--- BEGIN Given data ---
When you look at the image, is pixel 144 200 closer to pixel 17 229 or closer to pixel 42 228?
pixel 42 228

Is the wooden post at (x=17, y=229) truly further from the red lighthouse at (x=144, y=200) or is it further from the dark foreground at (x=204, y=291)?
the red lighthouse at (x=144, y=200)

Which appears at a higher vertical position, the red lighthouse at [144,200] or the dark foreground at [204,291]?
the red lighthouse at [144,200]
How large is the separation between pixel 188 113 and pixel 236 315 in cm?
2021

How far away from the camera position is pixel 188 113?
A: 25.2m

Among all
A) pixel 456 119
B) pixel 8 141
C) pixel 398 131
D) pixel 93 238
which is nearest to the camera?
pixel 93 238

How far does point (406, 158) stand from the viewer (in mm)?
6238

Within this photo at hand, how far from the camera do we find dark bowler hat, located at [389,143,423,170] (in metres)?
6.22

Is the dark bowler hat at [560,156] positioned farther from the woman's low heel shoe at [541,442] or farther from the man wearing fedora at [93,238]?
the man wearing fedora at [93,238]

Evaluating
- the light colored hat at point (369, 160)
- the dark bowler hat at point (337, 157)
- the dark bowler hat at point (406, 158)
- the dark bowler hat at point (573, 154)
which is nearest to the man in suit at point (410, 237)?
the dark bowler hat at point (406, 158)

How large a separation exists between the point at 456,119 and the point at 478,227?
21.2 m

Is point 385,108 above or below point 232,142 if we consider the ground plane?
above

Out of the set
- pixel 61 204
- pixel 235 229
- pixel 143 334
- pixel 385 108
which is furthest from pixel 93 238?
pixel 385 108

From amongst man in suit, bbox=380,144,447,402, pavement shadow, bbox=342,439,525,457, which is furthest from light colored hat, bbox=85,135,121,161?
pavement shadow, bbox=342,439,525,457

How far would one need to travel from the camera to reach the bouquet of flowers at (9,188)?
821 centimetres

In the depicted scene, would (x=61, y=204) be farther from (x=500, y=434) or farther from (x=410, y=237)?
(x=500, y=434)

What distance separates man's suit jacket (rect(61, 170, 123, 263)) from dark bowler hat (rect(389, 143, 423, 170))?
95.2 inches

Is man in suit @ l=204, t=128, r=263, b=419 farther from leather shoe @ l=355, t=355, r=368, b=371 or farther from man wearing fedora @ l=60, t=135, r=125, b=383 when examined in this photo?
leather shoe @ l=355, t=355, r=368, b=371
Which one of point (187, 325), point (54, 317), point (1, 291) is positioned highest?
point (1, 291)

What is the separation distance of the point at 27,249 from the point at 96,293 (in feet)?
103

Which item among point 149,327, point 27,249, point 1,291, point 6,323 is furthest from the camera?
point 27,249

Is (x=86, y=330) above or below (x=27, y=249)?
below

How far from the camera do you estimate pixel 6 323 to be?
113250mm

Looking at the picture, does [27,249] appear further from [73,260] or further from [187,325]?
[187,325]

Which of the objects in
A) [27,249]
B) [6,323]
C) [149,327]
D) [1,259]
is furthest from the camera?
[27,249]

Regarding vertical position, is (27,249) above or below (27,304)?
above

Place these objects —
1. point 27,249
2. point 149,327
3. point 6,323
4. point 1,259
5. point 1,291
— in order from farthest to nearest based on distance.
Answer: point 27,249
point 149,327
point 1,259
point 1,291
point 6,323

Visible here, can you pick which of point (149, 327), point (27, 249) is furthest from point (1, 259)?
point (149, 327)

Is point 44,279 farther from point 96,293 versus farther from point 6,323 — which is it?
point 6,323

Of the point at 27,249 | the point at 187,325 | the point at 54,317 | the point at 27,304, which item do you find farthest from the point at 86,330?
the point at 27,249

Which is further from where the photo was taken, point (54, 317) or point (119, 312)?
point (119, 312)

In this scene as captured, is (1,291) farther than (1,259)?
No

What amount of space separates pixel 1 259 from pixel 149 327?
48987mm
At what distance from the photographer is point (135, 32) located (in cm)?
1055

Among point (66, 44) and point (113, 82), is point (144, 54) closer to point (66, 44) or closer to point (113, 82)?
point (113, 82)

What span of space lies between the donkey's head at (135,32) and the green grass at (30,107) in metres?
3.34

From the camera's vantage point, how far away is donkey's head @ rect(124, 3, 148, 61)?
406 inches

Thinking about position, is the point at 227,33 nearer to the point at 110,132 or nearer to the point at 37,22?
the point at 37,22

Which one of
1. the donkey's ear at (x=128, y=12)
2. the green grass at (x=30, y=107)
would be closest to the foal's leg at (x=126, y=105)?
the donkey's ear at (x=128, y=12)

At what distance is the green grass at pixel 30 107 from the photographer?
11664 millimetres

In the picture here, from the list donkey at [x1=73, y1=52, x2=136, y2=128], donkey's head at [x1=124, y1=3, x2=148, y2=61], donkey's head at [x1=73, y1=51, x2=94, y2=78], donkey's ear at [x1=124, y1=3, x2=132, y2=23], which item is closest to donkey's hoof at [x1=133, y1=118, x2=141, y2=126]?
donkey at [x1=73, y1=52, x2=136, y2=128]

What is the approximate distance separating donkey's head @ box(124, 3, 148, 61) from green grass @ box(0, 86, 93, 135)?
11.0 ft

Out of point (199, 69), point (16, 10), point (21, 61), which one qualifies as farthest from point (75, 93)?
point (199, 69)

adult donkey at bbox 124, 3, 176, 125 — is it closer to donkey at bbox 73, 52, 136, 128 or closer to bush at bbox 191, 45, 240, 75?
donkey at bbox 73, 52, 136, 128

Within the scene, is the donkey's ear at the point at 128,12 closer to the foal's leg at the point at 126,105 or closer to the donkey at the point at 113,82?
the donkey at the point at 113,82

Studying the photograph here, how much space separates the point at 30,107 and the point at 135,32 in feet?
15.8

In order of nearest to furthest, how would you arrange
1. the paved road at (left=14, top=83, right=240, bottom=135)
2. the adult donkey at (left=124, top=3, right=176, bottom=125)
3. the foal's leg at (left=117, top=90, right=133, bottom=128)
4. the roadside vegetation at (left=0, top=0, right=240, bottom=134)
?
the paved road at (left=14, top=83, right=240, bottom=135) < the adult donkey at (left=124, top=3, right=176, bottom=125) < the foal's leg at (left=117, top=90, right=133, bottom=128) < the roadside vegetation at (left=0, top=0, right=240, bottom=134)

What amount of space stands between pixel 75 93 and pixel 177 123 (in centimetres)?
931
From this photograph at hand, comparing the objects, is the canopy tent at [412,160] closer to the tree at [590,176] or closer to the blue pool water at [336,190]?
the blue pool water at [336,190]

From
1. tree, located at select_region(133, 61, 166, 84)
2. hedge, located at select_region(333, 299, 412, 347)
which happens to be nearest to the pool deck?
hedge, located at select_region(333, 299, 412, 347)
--- END Given data ---
§ Task description: Can you duplicate the records between the line holding "Is the wooden" and the line holding "95.2 inches", inclusive, reproducing each line verbatim?

§ Task answer:
Is the wooden post at (x=17, y=229) truly further from the red lighthouse at (x=144, y=200) or is it further from the dark foreground at (x=204, y=291)?
the red lighthouse at (x=144, y=200)

Which appears at a higher vertical position, the red lighthouse at [144,200] or the dark foreground at [204,291]?
the red lighthouse at [144,200]
How large is the separation between pixel 188 113 and pixel 236 315 in cm?
2021

How far away from the camera position is pixel 188 113?
A: 25.2m

Among all
A) pixel 456 119
B) pixel 8 141
C) pixel 398 131
D) pixel 93 238
which is nearest to the camera?
pixel 93 238

How far does point (406, 158) stand from the viewer (in mm)?
6238

Within this photo at hand, how far from the camera do we find dark bowler hat, located at [389,143,423,170] (in metres)?
6.22

Is the dark bowler hat at [560,156] positioned farther from the woman's low heel shoe at [541,442] or farther from the man wearing fedora at [93,238]?
the man wearing fedora at [93,238]

Evaluating
- the light colored hat at point (369, 160)
- the dark bowler hat at point (337, 157)
- the dark bowler hat at point (406, 158)
- the dark bowler hat at point (573, 154)
which is nearest to the man in suit at point (410, 237)?
the dark bowler hat at point (406, 158)

How large a separation exists between the point at 456,119 and the point at 478,227?
21.2 m

Is point 385,108 above or below point 232,142 if we consider the ground plane?
above

Out of the set
- pixel 61 204
- pixel 235 229
- pixel 143 334
- pixel 385 108
which is furthest from pixel 93 238?
pixel 385 108

From amongst man in suit, bbox=380,144,447,402, pavement shadow, bbox=342,439,525,457, which is furthest from light colored hat, bbox=85,135,121,161?
pavement shadow, bbox=342,439,525,457

How far would one need to travel from the camera to reach the bouquet of flowers at (9,188)?
821 centimetres

In the depicted scene, would (x=61, y=204) be farther from (x=500, y=434) or farther from (x=410, y=237)?
(x=500, y=434)

What distance separates man's suit jacket (rect(61, 170, 123, 263)) from dark bowler hat (rect(389, 143, 423, 170))?
95.2 inches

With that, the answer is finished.